GIVEN DATA:
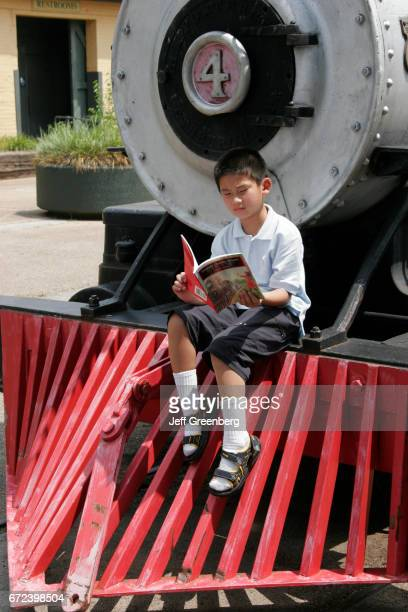 An Asian boy sat on the front of a train reading a book at the Huntsville Depot Museum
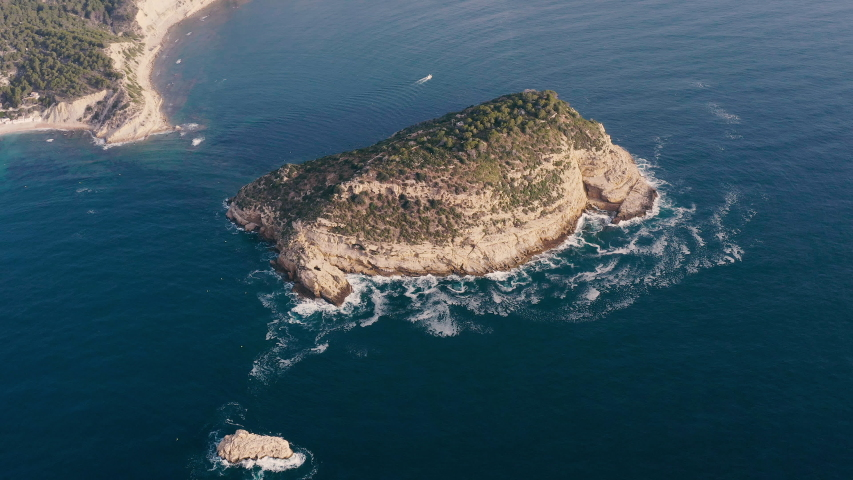 Aerial view of the islet of Portichol in the coast of Javea, Spain. | Shutterstock HD Video #1054280249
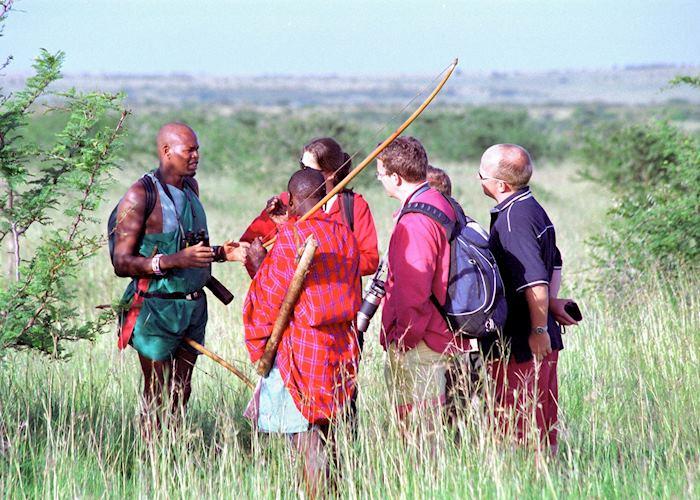 Rekeros Jackson walking with guests, Rekero Tented Camp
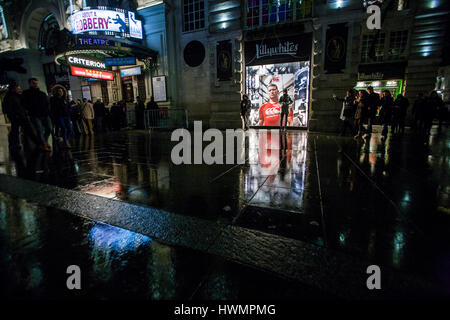night view of people and reflections on wet street in piccadilly circus - Stock Photo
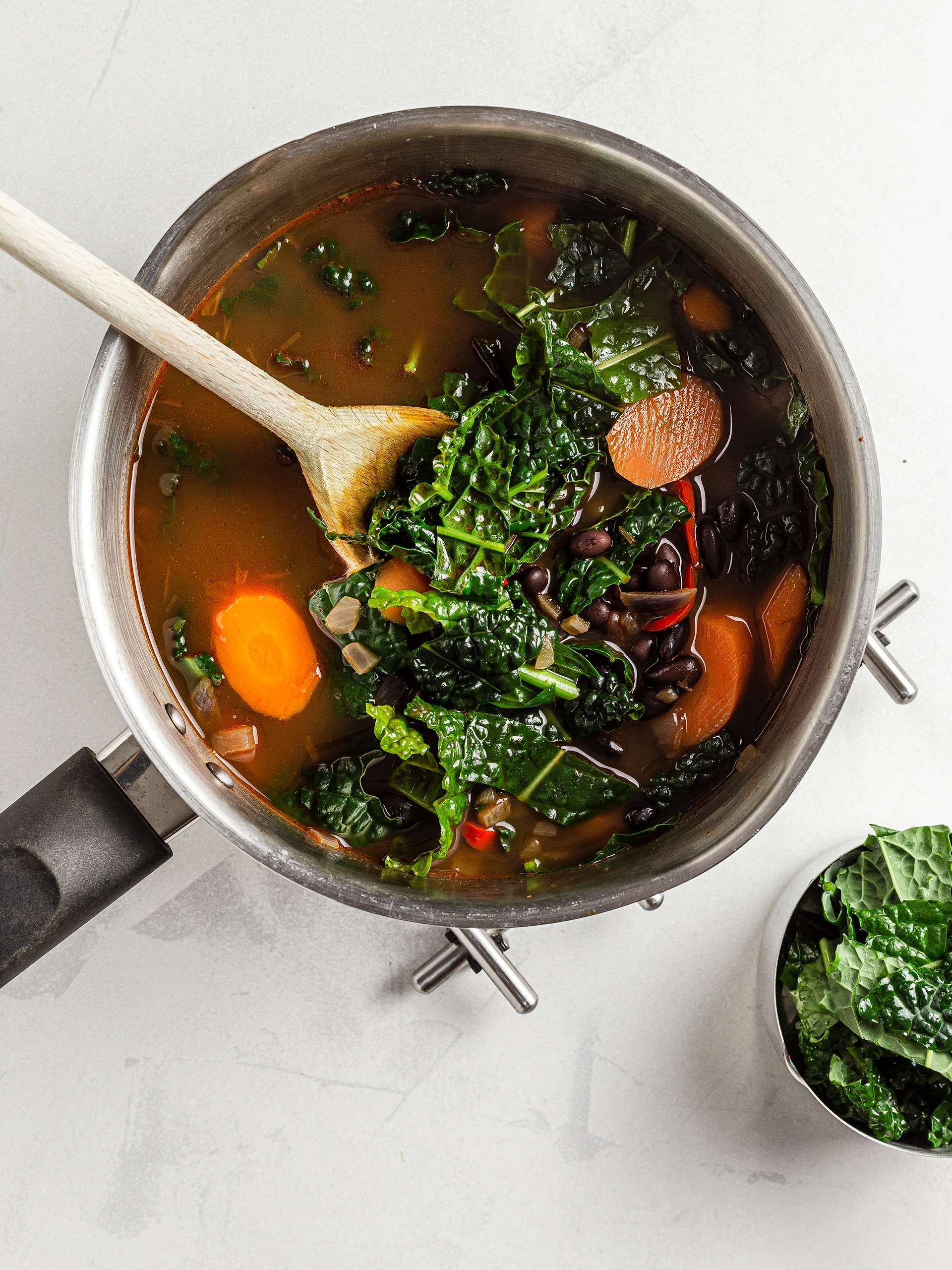 Black kale with carrot and black beans soup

WORK INSTRUCTIONS: Each record must appear again exactly as written above, without its pictures.

SOLVED PROBLEM:
 An Asian boy sat on the front of a train reading a book at the Huntsville Depot Museum
 Aerial view of the islet of Portichol in the coast of Javea, Spain. | Shutterstock HD Video #1054280249
 Rekeros Jackson walking with guests, Rekero Tented Camp
night view of people and reflections on wet street in piccadilly circus - Stock Photo
 Black kale with carrot and black beans soup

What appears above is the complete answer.